▶ Provided material
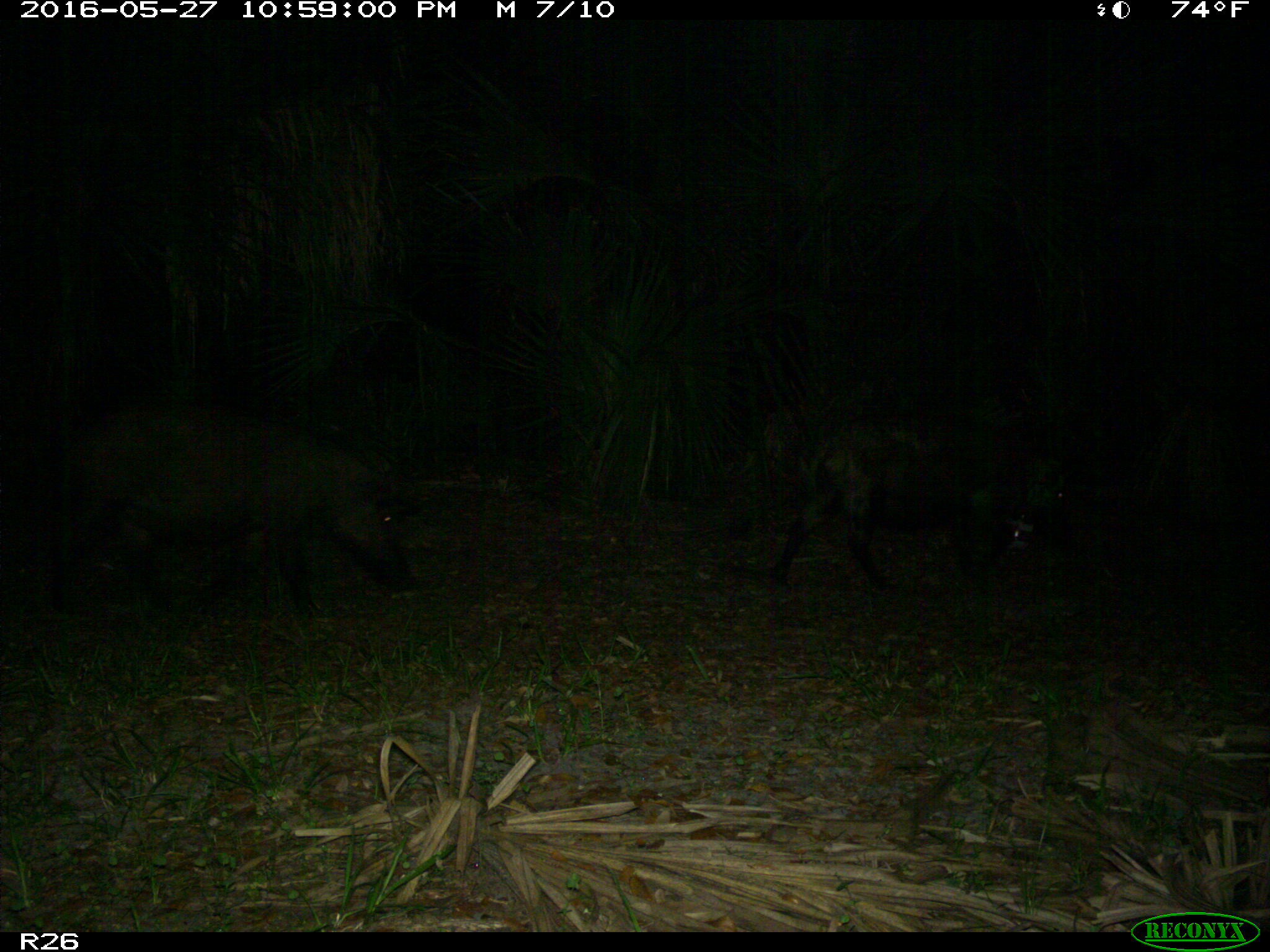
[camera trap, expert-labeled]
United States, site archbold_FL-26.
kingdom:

▶ Exercise
With pictures excluded, the data must be transcribed in full and to the letter.

▶ Written solution
[camera trap, expert-labeled]
United States, site archbold_FL-26.
kingdom:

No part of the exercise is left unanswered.